Mais recentemente, já depois de sua detenção, também Thalia Graves acusou o rapper e o guarda-costas deste de agressão sexual. Graves alega ainda que a agressão foi filmada por Combs que partilhou as gravações com outras pessoas. Até ao momento, oito pessoas acusaram formalmente o rapper de abuso e agressão sexual, mas as autoridades acreditam que este número possa vir a aumentar.

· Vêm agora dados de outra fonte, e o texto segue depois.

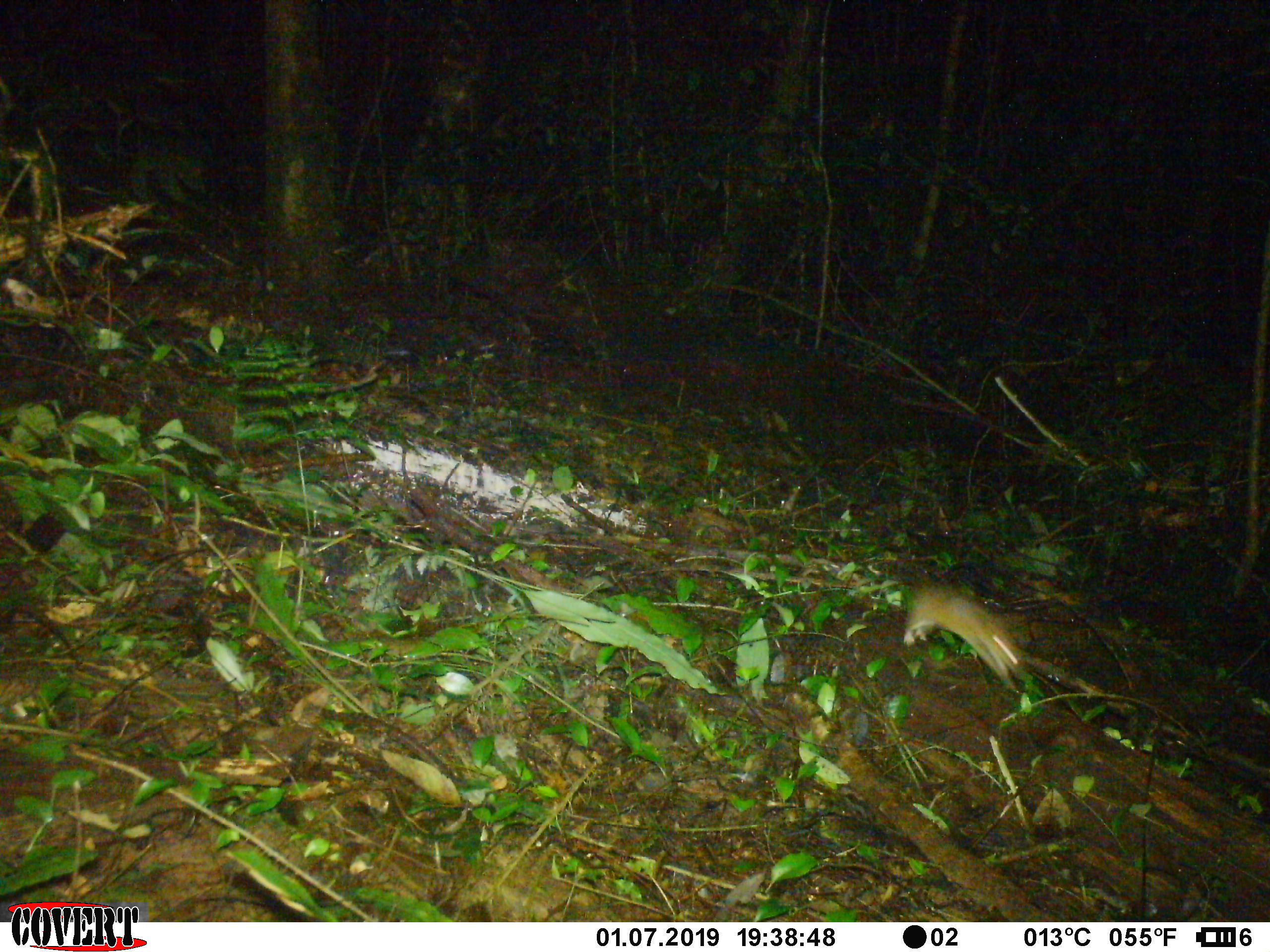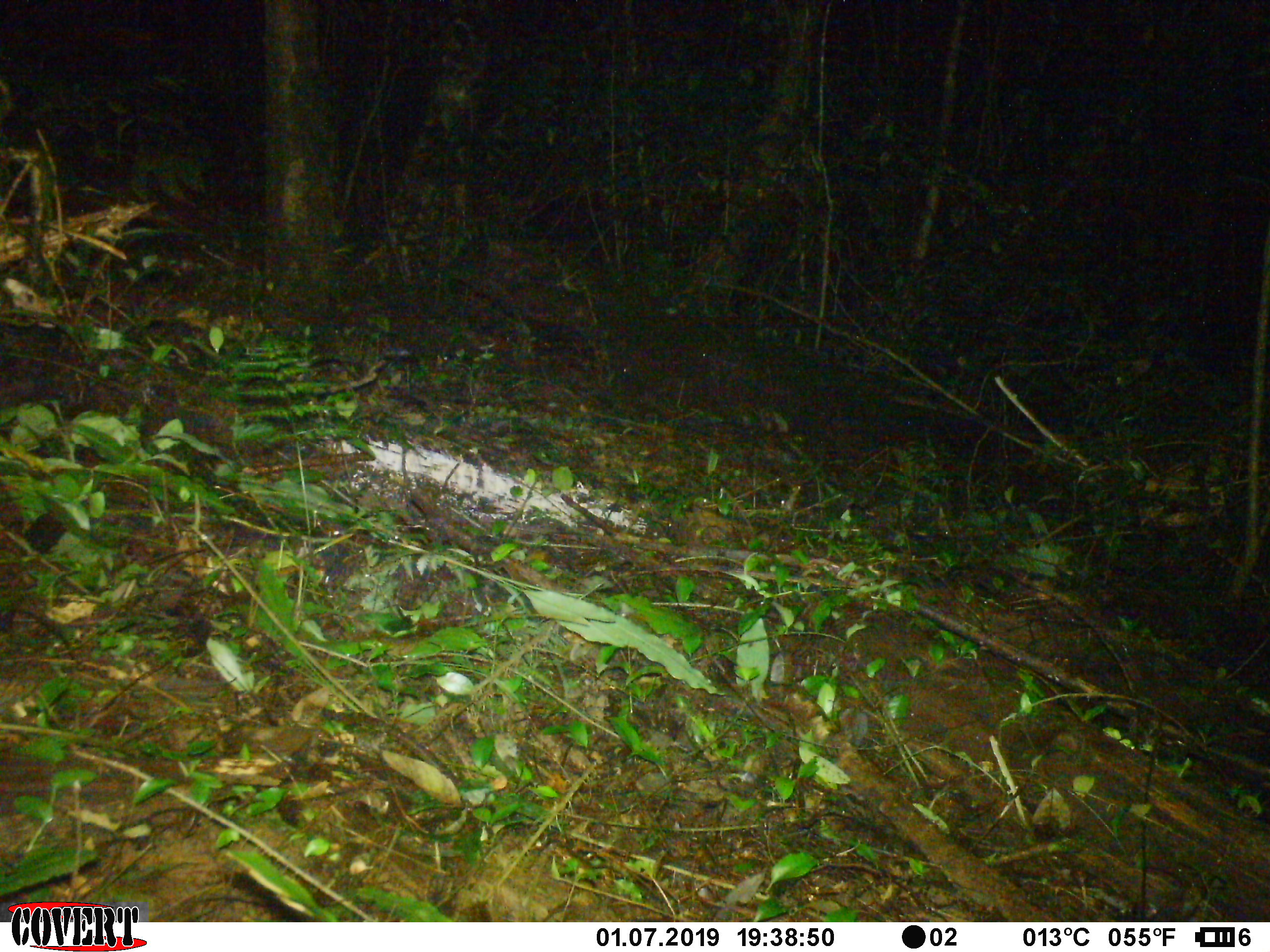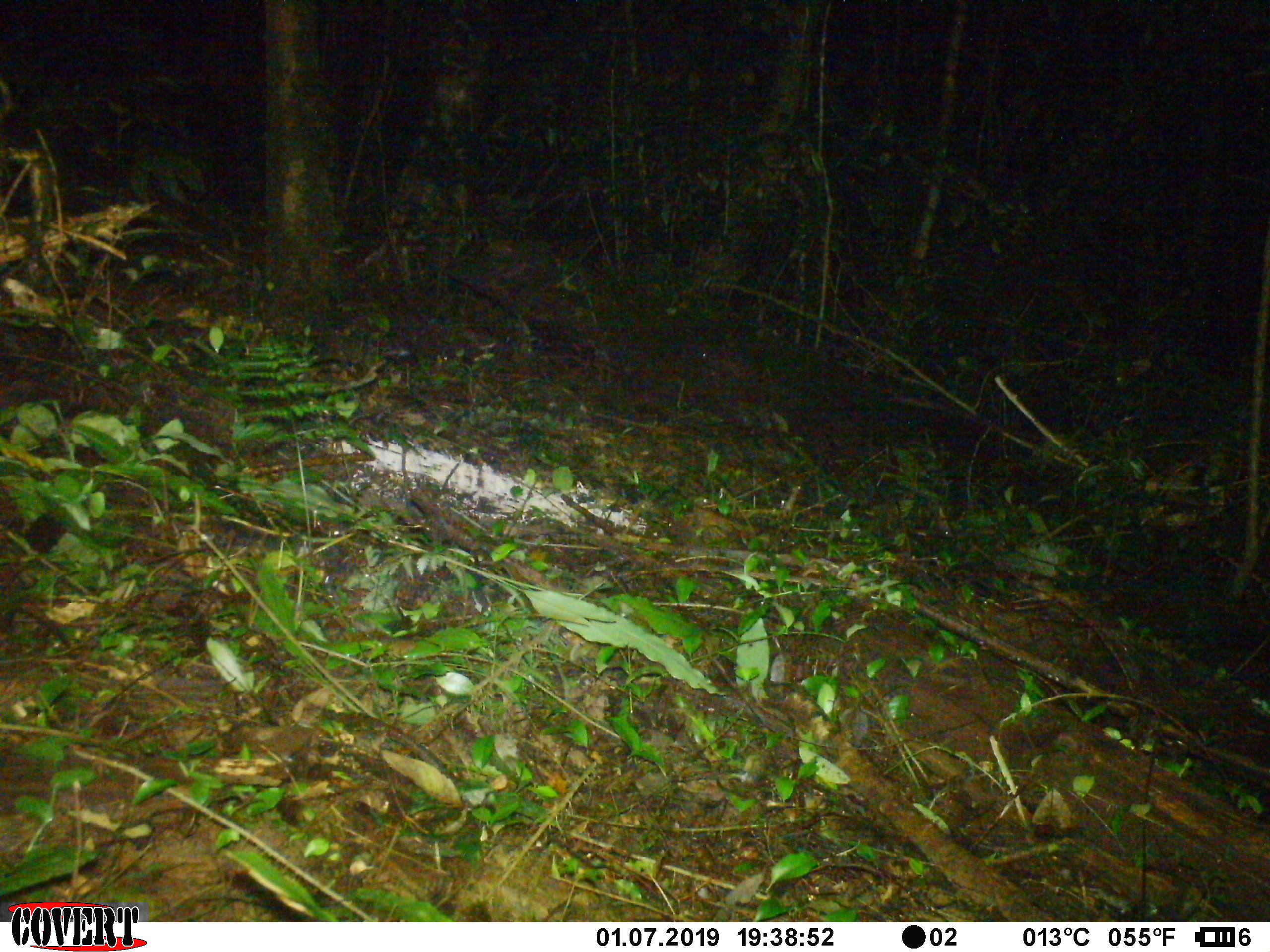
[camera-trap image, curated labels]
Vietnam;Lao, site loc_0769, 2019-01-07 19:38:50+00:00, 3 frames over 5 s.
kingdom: Animalia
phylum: Chordata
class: Mammalia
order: Rodentia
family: Muridae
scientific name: Muridae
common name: old-world mice and rats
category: unidentified murid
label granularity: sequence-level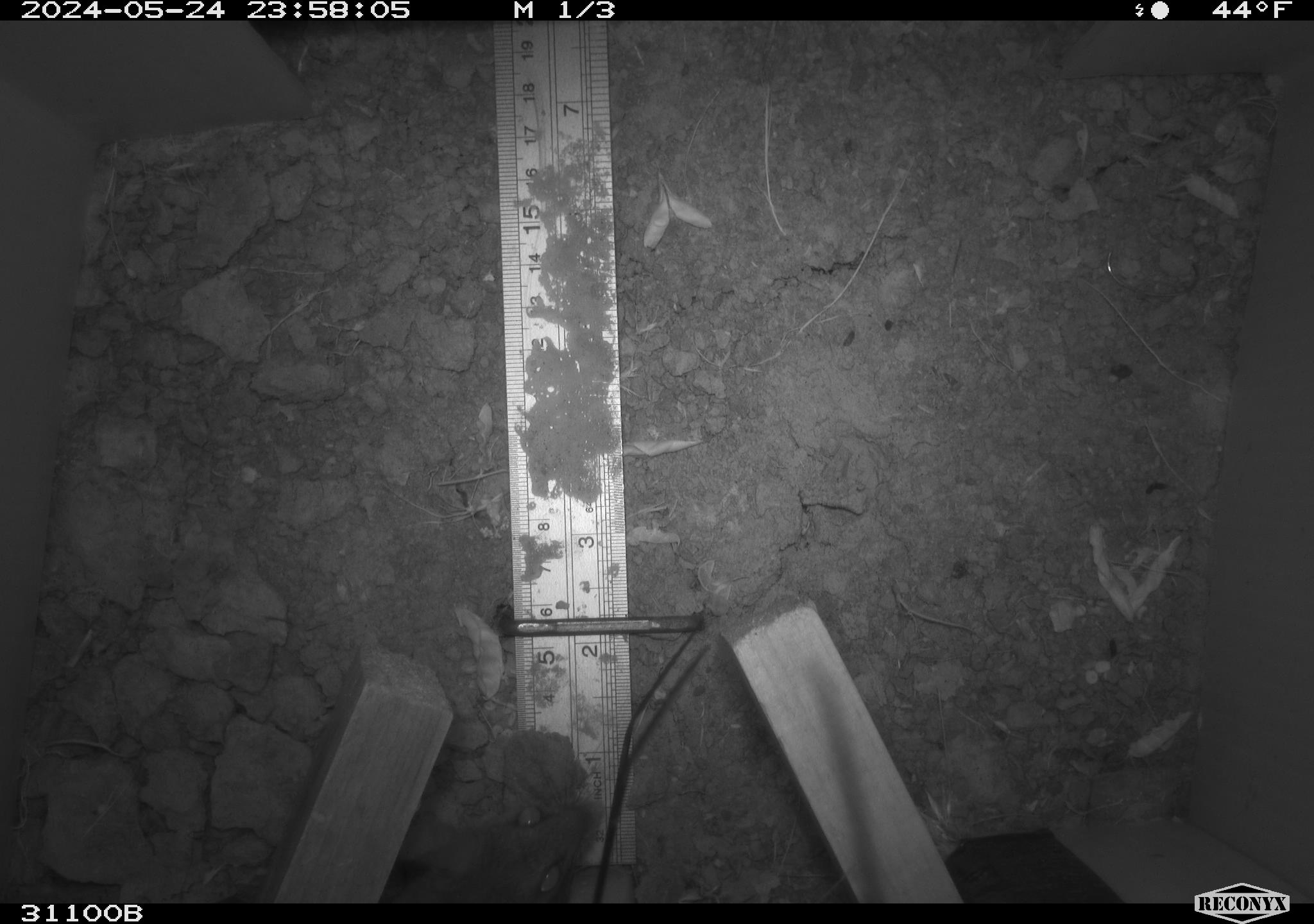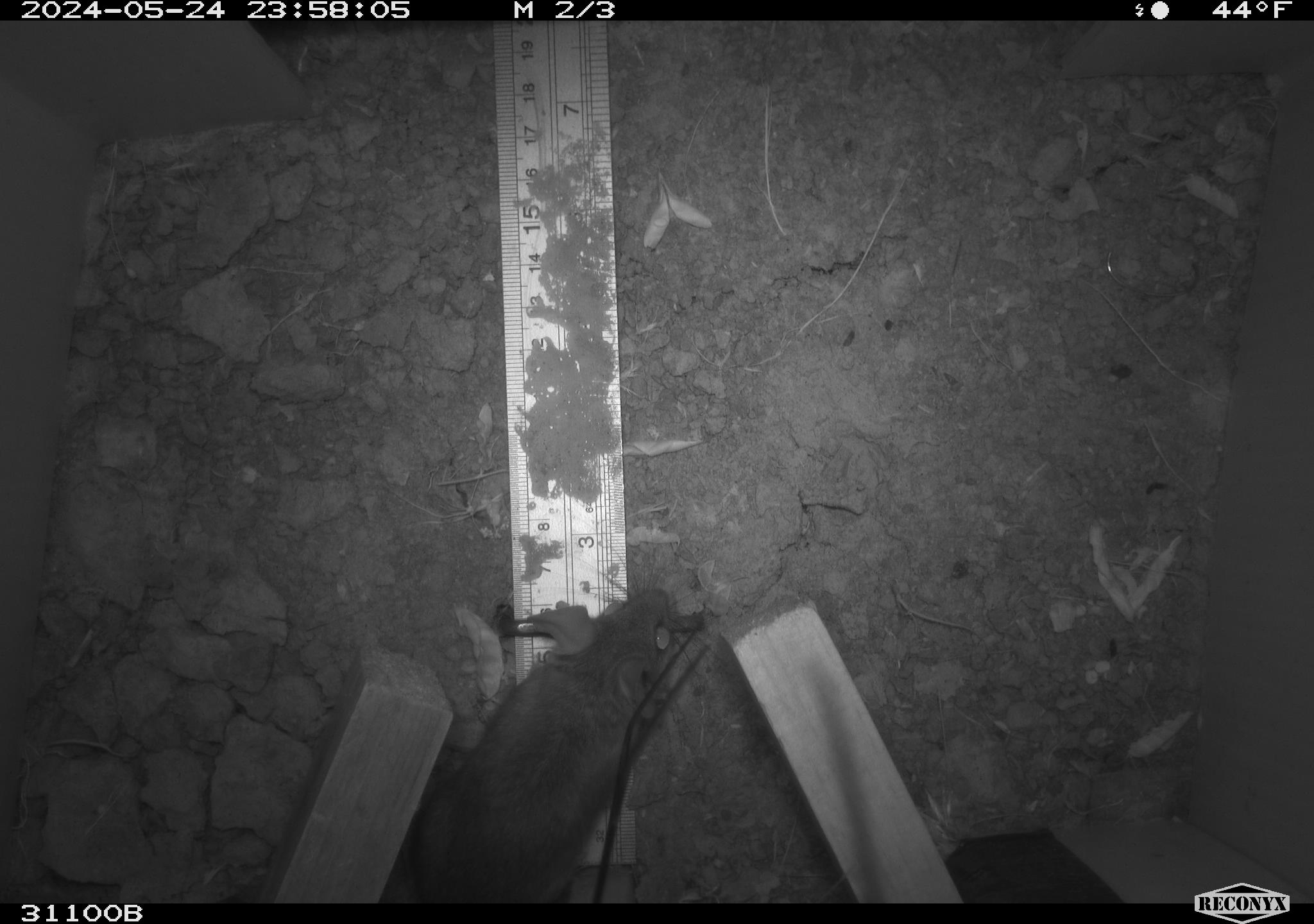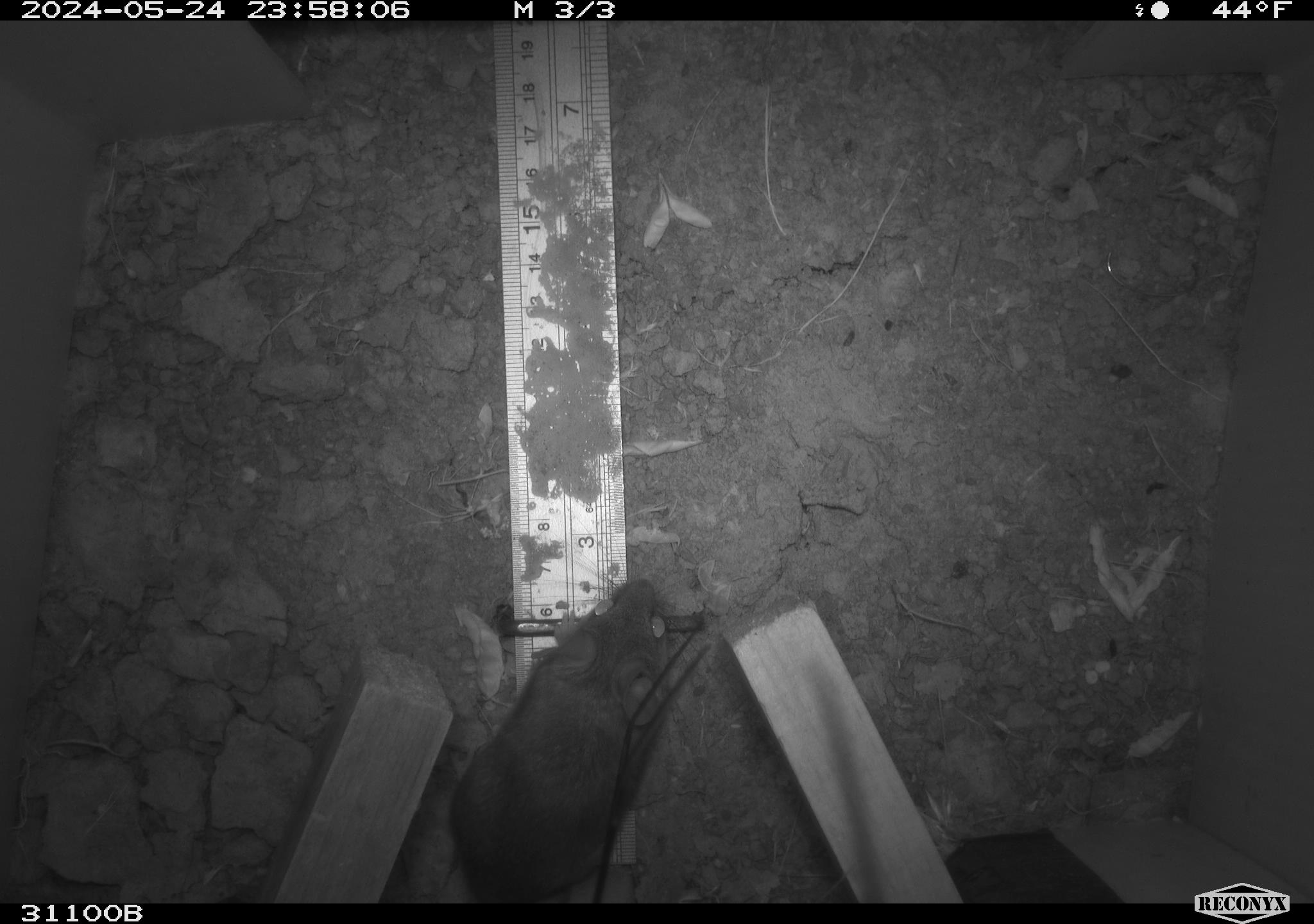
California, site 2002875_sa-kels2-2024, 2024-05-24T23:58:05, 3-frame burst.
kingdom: Animalia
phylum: Chordata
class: Mammalia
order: Rodentia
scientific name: Rodentia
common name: rodent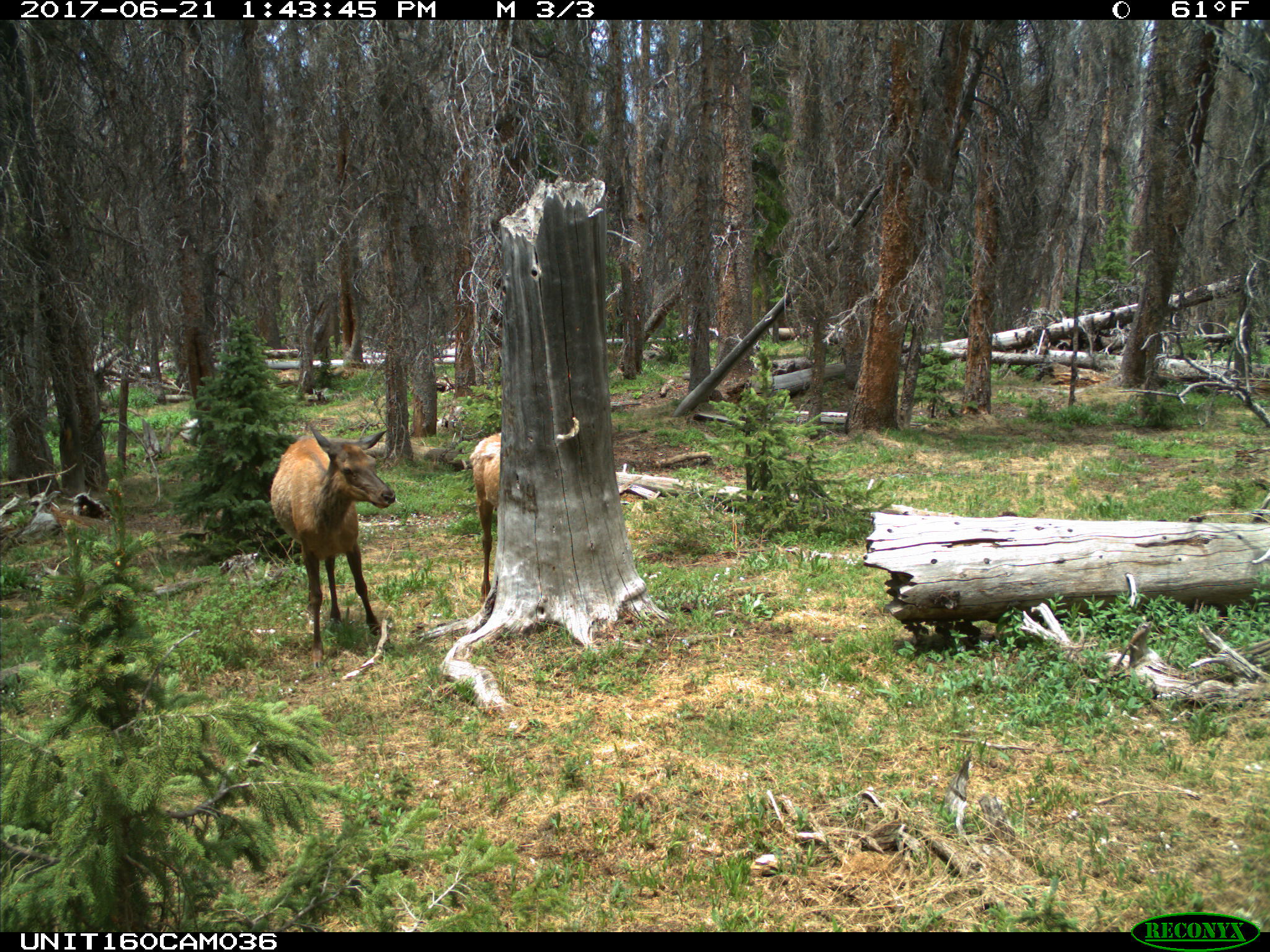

As acusações levaram à abertura de um processo federal e a buscas policiais nas casas de Diddy, em Los Angeles e Miami, em março deste ano. Nas suas propriedades foram encontrados narcóticos, vídeos dos “freak-offs” e mais de mil frascos de óleo de bebé e lubrificante. As autoridades apreenderam ainda nove armas de fogo do tipo AR-15 e munições, que a acusação diz terem sido usadas para intimidar testemunhas e vítimas.
Provas que não mentem
O Ministério Público afirma estar a construir um caso sólido contra Combs. Até à sua detenção foram questionadas mais de 50 testemunhas e vítimas – um número que pode vir a aumentar – e obtidos os registos financeiros, de viagens e faturação do produtor.
Uma das principais provas de abuso é um vídeo, de 2016, divulgado em maio pela CNN norte-americana. Nas gravações pode ver-se o momento em que Diddy – com apenas uma toalha em volta da cintura – agride violentamente Cassie num corredor de um hotel nos Estados Unidos. A acusação alega que o episódio se passou após uma tentativa de fuga de Ventura de um “freak-off” e que têm provas que, durante o ataque, pelo menos um prostituto se encontrava dentro do quarto de hotel.
Já a defesa do rapper alega que a discussão foi provocada por Cassie após descobrir que Diddy era infiel, e que a mesma terá agredido o artista e fugido do quarto com as roupas todas do músico – justificando a sua falta de vestuário.
Combs permanece numa prisão federal em Brooklyn, Nova Iorque, depois de lhe ter sido negada fiança. Na audiência, o juiz Andrew L. Carter Jr. mostrou-se preocupado com a possibilidade de obstrução à justiça, através da manipulação de testemunhas. Combs encontra-se ainda sob vigilância por risco de suicídio.